Well this is my first attempt at a demilune table. It's painted
cause that's what my sister-in-law requested. I learned something
about painting furniture. Every swipe with the can needs to
overlap or you'll notice light/dark streaks. A fan tip would have
worked better for this. And yes I'm sure a nice HVLP would have
produced a better finish then a Valspar paint can. I'm amazed how
many little thing there are to learn!

Thanks!

Dwayne


----------



## ACP (Jan 24, 2009)

Hey dudeman, that is sharp. A table like this is next on my project list. Any hints to pass along? Your sister-in-law should be very happy.


----------



## Leatherneck (Dec 14, 2008)

SHARP !! nice work .. paint looks great ... what kind of wood?


----------



## red (Sep 30, 2008)

Great looking table. 

Red


----------



## phinds (Mar 25, 2009)

you should talk to her about the beauty of natural wood. Just my opinion. I hate paint (but you did do a nice job, if you like paint).

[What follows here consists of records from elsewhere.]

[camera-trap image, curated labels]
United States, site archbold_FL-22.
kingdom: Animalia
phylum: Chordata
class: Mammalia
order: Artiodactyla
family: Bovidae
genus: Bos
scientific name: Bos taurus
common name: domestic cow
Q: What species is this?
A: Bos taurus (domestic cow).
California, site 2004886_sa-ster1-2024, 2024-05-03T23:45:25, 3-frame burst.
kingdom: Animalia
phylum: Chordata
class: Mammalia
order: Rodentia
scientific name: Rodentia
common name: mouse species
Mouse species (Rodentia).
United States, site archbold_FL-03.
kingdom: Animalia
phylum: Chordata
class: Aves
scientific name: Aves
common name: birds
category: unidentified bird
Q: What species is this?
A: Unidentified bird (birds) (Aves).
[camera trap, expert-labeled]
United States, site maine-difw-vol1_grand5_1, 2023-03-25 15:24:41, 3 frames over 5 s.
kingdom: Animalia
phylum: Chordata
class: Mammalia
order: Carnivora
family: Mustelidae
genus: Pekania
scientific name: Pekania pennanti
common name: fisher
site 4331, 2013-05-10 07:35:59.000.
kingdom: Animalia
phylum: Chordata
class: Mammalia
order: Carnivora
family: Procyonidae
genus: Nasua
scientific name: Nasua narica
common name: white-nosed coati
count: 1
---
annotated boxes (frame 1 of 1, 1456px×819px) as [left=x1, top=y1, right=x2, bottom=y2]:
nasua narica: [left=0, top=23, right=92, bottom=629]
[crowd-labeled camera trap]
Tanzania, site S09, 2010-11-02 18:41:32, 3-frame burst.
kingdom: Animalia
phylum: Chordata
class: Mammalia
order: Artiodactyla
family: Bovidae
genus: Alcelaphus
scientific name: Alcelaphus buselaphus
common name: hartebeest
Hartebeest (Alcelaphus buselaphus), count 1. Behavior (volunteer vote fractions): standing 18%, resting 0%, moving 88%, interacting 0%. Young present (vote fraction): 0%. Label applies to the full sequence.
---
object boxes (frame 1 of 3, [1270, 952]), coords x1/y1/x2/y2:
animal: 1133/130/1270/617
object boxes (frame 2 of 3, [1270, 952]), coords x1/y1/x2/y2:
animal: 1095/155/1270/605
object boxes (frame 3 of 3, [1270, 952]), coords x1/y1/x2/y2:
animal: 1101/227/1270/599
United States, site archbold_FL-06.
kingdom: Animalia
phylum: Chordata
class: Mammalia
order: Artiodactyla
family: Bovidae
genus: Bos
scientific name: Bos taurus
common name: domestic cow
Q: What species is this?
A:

Hm ... don't know if it was a psychological slip or a slip of the figner, but when I first typed that it came out as " ... nice job, if you like pain)." and I just corrected it automatically but then I thought, well paint DOES give me a pain. :laughing:

Paul


----------



## rocklobster (Jun 18, 2008)

I haven't considered painting wood that's not being used outdoors, but that turned out very well. Nice design and good work with the paint.

Rob


----------



## dudeman555 (Dec 30, 2008)

Thanks for the compliments all. Since it was being painted, I used
poplar! I glued several pieces together for the curved apron
then cut the curves using my bandsaw. *My tip* would be level out
the surface with sandable sealer. Then 2-3 coats of primer. I made
sure all the finish work was done before laying on the black. 

Lessons learned: 
I'm concerned about poplar been hard enough
for a table top surface. Cheap yes! but maybe too soft!

I need to stop making my gaps so tight! ie 1/16 inch.
It's a table not a swiss watch.

I'm still terrible when it comes to "glue-up" time.

Dwayne


----------